In her sexual identity, Kari leans towards ambiguity as well. She attributes her confusion to labels, stating that the “circus is in her head.” Largely, the novel does not concern itself with politics, labels, or “burning issues”. Rather, Kari grapples with isolation: learning to navigate and come to terms with her fluid identity in a heteronormative, hostile city-scape without the support of her partner. Kari’s fluidity becomes at odds with the straight, dark lines and edges used to capture Mumbai.

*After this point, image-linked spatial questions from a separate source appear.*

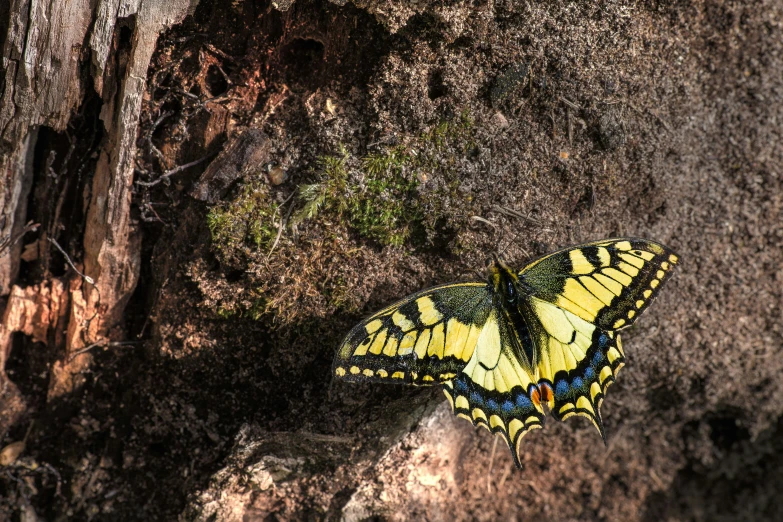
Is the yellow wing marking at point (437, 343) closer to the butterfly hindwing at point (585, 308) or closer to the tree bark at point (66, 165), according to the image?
the butterfly hindwing at point (585, 308)

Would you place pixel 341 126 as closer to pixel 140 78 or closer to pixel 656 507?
pixel 140 78

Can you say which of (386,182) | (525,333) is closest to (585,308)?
(525,333)

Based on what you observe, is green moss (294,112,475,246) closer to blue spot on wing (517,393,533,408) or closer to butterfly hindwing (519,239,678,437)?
butterfly hindwing (519,239,678,437)

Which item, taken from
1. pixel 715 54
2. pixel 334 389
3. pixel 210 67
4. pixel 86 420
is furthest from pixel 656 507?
pixel 210 67

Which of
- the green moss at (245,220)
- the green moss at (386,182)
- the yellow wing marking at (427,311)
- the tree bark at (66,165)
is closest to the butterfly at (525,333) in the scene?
the yellow wing marking at (427,311)

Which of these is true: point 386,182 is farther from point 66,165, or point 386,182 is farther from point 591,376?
point 66,165

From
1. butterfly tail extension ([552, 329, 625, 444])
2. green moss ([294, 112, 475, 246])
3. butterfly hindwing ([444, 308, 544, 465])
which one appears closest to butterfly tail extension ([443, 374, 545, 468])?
butterfly hindwing ([444, 308, 544, 465])
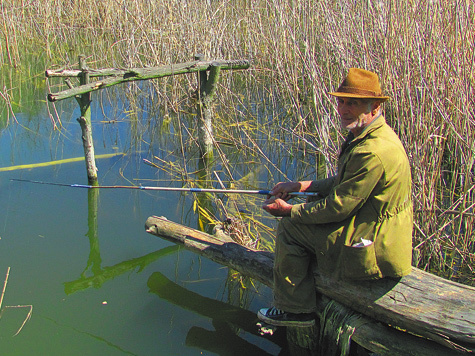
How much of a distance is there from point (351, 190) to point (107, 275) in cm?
220

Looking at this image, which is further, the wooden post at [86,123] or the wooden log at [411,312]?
the wooden post at [86,123]

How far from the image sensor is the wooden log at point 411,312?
7.06ft

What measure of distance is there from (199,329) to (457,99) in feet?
7.26

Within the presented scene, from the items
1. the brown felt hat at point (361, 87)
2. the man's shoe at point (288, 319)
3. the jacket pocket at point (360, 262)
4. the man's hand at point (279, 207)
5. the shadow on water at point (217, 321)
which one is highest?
the brown felt hat at point (361, 87)

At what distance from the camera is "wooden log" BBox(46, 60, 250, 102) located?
4.35 metres

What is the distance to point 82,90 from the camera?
4.44 meters

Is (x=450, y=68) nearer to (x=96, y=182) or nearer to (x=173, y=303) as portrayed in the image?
(x=173, y=303)

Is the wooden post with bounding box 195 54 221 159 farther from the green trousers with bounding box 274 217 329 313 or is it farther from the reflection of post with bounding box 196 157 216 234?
the green trousers with bounding box 274 217 329 313

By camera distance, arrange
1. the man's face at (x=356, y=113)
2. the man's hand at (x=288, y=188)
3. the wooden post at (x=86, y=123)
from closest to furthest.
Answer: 1. the man's face at (x=356, y=113)
2. the man's hand at (x=288, y=188)
3. the wooden post at (x=86, y=123)

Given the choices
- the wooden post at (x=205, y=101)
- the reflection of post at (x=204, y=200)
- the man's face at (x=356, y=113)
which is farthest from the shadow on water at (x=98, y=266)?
the man's face at (x=356, y=113)

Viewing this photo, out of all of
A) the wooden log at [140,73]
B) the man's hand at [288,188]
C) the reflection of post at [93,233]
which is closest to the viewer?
the man's hand at [288,188]

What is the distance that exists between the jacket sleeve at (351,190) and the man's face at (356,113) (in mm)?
160

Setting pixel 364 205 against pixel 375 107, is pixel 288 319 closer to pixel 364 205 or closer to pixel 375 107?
pixel 364 205

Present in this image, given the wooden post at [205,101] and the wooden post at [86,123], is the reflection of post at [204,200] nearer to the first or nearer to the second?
the wooden post at [205,101]
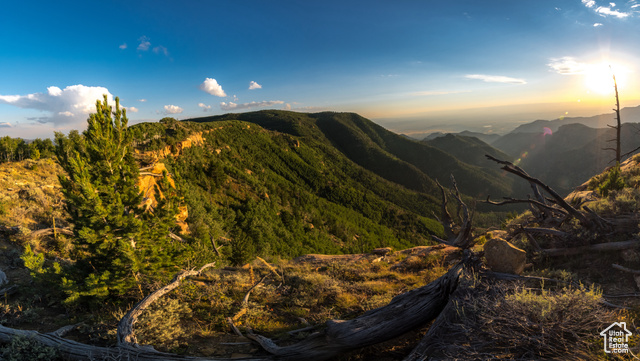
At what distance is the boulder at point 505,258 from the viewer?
18.9ft

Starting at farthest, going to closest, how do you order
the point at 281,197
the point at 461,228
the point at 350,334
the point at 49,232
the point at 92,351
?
the point at 281,197 < the point at 49,232 < the point at 461,228 < the point at 92,351 < the point at 350,334

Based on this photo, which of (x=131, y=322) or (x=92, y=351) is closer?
(x=92, y=351)

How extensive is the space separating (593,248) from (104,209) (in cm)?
1348

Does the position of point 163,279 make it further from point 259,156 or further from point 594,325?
point 259,156

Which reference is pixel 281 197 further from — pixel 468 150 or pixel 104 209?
pixel 468 150

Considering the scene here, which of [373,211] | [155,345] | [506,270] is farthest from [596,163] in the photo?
[155,345]

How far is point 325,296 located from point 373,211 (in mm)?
77813

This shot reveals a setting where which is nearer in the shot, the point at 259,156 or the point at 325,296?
the point at 325,296

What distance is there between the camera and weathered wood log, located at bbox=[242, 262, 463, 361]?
4.02 meters

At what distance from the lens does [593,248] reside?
5.89 m

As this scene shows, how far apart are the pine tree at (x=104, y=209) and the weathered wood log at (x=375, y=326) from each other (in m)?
6.45

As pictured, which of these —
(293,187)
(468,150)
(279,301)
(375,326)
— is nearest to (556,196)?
(375,326)

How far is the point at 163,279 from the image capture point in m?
8.45

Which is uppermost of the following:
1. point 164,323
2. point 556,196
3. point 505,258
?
point 556,196
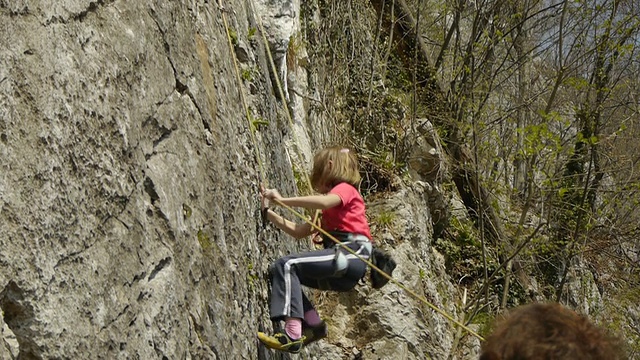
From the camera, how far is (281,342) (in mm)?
5371

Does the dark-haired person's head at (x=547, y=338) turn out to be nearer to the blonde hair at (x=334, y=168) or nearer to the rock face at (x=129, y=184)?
the rock face at (x=129, y=184)

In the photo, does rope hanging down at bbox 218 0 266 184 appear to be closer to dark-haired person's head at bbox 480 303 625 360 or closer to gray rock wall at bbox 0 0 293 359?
gray rock wall at bbox 0 0 293 359

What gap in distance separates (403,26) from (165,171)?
28.3ft

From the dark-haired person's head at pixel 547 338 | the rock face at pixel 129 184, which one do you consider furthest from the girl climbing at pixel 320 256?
the dark-haired person's head at pixel 547 338

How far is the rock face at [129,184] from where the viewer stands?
3.25 meters

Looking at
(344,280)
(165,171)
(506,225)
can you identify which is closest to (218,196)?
(165,171)

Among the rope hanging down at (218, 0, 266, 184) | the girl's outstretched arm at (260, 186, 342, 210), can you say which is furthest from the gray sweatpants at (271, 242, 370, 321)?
the rope hanging down at (218, 0, 266, 184)

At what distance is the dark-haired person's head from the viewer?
7.20 feet

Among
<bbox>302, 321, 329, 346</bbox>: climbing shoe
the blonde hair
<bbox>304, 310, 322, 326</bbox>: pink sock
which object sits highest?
the blonde hair

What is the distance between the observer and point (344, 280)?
579 cm

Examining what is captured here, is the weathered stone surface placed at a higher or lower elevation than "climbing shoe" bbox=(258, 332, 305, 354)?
higher

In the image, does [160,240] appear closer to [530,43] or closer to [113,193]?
[113,193]

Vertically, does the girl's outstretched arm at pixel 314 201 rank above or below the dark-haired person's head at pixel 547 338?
below

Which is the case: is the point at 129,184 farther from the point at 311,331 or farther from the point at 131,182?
the point at 311,331
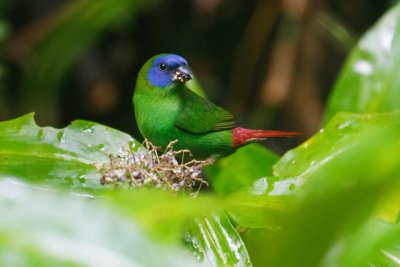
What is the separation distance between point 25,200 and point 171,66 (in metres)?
1.79

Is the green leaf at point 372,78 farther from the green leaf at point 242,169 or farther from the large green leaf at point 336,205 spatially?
the large green leaf at point 336,205

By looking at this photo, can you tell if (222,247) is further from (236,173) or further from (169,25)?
(169,25)

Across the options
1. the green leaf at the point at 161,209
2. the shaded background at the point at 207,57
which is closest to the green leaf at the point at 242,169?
the green leaf at the point at 161,209

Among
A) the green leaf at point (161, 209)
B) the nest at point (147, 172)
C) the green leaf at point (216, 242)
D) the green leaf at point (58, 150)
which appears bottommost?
the green leaf at point (216, 242)

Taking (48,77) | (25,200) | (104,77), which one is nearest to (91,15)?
(48,77)

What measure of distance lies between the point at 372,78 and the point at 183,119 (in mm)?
624

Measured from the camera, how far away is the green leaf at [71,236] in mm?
783

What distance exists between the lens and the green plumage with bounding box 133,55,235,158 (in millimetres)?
2533

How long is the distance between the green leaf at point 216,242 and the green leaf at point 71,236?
2.58 feet

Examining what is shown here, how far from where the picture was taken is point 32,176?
5.72 feet

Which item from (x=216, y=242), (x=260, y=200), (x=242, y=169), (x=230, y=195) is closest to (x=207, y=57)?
(x=242, y=169)

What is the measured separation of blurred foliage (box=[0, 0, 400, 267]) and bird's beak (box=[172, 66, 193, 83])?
0.99ft

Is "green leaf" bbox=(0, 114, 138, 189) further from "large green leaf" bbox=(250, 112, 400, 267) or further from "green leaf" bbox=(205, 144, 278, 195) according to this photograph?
"large green leaf" bbox=(250, 112, 400, 267)

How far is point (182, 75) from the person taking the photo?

“Kari” leaves a lot unsaid: the origins of their double suicide, Ruth’s departure, and in large part, how Kari is feeling at any given moment. The novel is deeply internal, solely told from Kari’s perspective, drowning in descriptions of her surroundings. The panels twist and distort and flash with bright colors according to her shifting mental state. But little account is given of Kari’s feelings. Just like its titular character, the novel has few words to offer, instead choosing to be largely visual in nature. The result is gripping, expansive panels that take up pages, the heavy, often uneven lines feeling organic and human-made. Kari herself is drawn as stone-faced but soulful, her features androgynous and sharp.
“Kari” diminishes the trope of the city and its anonymity, one that is particularly used in Western queer media. Mumbai, for all its metropolitan advancements and booming queer scene, becomes a hostile space in “Kari”, the magical realism of the novel permitting it to become a grotesque, living thing, attempting to choke Kari out. Her own home, Crystal Palace, is also a heteronormative space filled with her heterosexual roommates, serving as a reminder of the female intimacy that Kari, as a queer person, is unable to access.
Ruth’s absence echoes throughout the novel; it resonates in its grim lines and flashbacks and the ways in which Kari navigates the city around her, lost and wandering. “Kari” is an intense, poignant read, made especially for those who find comfort in the unstructured, the fluid, those flickering on the cusp of confused identities.